自国資源の少ない日本では、発電コストが安く、発電時に二酸化炭素ほ出さない原子力発電の
比率を高めようとしています。一方ドイツでは原子力発電所の段階的廃止方針を出しています。
世界的に観て、現状維持か推進派が多いようです。
詳細は、
資源エネルギー庁/エネルギー白書 2011のページ をご参照ください。
わが国の新エネルギー(地熱、風力、太陽光、バイオマス等の再生可能エネルギー)による
発電比率は、立地条件や発電コスト、安定供給などの理由で数%止まりといったところです。
備考)東日本大震災以降は、新エネルギーへのシフトを早めようとしています。これは世界的な
流れであり、各国は国家レベルで目標値を掲げています。また定期的に見直しされ前倒し
する傾向にあります。
1.日本での電源別発電コストとCO
2排出量について(目安)
2011年3月に、経済産業省の諮問機関・総合資源エネルギー調査会が新たに電源別のコストを
試算したので、下表を最新データに更新しました。
表1.電源別発電コストとCO2排出量の目安
電源種別 | 発電コスト (円/kWh) | 備考 | | CO2排出量 (g-CO2/kWh) ※1 | 備考 |
原子力 | 5〜6 | | | 20 | ※2 |
LNG火力 | 6〜7 | | | 599 | LNG(複合)は474g |
石油火力 | 14〜17 | | | 738 | |
石炭火力 | 5〜7 | | | 943 | |
水力 | 8〜13 | 大規模水力 | | 11 | 中規模(1万kW)ダム水路式 |
太陽光 | 37〜46 | | | 38 | ※2 |
バイオマス | 12〜41 | | | - | (カーボンニュートラル) |
地熱 | 11〜27 | | | 13 | ※2 |
風力 | 11〜26 | 大規模風力 | | 25 | ※2 |
※1.電源別CO2発生量は、電力中央研究所ニュース(No.468)2010August の資料などより
環境管理のため、電力1kW/h当たりのCO2発生量を計算する場合は電力会社毎に違います。
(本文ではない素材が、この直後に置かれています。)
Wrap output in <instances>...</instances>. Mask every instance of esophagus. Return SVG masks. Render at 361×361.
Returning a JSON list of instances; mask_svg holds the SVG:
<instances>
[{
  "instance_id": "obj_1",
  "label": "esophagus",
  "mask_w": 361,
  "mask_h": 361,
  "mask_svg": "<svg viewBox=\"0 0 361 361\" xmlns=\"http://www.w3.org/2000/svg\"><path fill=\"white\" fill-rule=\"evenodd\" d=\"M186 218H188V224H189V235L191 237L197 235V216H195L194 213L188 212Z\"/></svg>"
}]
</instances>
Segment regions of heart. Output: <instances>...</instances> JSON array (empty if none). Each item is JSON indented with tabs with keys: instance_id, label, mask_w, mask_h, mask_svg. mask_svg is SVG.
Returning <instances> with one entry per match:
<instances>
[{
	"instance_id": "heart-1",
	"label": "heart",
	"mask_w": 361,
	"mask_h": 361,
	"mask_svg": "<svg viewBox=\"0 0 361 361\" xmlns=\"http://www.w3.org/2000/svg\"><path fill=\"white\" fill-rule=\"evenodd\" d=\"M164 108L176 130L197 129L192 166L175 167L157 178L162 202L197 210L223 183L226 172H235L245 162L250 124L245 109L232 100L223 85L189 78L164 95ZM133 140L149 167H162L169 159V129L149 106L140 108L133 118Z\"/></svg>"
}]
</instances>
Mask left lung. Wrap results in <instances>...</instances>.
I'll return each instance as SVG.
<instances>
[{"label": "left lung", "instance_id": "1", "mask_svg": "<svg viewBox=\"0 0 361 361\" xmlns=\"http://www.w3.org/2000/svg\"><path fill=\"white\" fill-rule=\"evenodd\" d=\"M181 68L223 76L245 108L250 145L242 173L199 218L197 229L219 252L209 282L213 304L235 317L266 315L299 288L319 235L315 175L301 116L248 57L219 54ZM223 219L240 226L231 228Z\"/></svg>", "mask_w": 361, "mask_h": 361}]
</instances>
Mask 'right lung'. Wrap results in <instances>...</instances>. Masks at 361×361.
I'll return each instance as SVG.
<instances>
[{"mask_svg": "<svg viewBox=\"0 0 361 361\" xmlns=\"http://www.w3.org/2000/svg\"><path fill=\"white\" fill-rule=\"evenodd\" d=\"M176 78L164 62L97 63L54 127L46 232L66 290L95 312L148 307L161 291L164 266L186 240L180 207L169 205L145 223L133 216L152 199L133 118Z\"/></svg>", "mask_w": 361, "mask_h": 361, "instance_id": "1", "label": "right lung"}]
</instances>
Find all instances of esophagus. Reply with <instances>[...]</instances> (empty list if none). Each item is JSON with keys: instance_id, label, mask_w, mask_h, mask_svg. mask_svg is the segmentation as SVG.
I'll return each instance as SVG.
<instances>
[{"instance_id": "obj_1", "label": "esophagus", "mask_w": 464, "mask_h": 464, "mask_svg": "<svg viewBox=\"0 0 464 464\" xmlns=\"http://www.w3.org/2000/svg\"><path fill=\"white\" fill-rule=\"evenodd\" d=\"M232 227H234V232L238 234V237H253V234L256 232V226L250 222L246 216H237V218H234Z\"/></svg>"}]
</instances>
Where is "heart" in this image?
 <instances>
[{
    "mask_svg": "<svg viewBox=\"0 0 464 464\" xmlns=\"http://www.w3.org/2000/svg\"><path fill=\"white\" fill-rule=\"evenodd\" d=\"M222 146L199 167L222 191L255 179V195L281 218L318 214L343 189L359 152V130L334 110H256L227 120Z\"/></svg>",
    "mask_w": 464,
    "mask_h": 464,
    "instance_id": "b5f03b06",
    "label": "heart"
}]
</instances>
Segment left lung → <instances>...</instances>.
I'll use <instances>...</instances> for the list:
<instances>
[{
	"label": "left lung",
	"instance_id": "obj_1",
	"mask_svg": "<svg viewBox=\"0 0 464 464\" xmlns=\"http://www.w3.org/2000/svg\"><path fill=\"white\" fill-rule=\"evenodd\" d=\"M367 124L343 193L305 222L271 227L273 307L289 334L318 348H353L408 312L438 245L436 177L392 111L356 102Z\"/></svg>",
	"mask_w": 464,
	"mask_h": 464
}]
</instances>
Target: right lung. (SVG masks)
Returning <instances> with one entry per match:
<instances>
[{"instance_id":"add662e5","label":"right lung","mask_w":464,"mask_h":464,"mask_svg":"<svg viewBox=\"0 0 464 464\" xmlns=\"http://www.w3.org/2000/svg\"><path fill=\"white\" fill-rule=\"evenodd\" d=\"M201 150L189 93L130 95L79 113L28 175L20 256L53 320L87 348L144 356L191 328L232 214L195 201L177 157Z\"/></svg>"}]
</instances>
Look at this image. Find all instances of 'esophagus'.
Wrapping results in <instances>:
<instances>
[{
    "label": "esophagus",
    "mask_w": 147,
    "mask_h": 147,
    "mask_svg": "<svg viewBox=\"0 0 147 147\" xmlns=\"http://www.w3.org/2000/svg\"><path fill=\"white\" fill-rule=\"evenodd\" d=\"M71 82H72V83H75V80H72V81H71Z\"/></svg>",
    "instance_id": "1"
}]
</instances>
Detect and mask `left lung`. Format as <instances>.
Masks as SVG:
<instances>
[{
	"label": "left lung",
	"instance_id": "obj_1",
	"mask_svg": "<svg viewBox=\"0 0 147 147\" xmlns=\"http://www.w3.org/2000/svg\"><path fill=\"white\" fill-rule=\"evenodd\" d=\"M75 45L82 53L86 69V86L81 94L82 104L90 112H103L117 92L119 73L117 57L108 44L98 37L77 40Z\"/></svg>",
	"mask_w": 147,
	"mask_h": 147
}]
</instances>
抜粋)平成21年度の電気事業者ごとの排出係数.jpg(90KB)
※2.太陽光、地熱、風力、原子力は発電している時はCO2を出しませんが、
その設備を建設・運用するために発生するCO2を電力量に割り振ってあります。
2.
Mottai-Navi 的結論
発電のコストの数値を、「目安」としたのは計算条件により大きく変動するからです。
(稼働率や運転年数、管理費の範囲をどのように考えるかによって変動する。)
現にいろんな団体が、それぞれの条件で試算するとかなりばらついています。
発電コストでは原子力発電の成績が非常によいのですが、放射性廃棄物の貯蔵・処分費、
廃炉コスト※3、
災害による原発事故のリスクなどを考慮すると、一概にベストとはいえません。
やはり原子力発電の比率を高めるよりは、エネルギーそのものの消費を減らし、低エネルギー
社会の実現に向けて進むべきと考えます。
※3.廃炉コストについて、2007年の試算で原発1基約680億円、廃炉期間は一般的には30年
追記)やはり、新エネルギー(地熱、風力、太陽光、バイオマス等の再生可能エネルギー)による
発電比率を早く高めてほしいと思う、今日この頃です。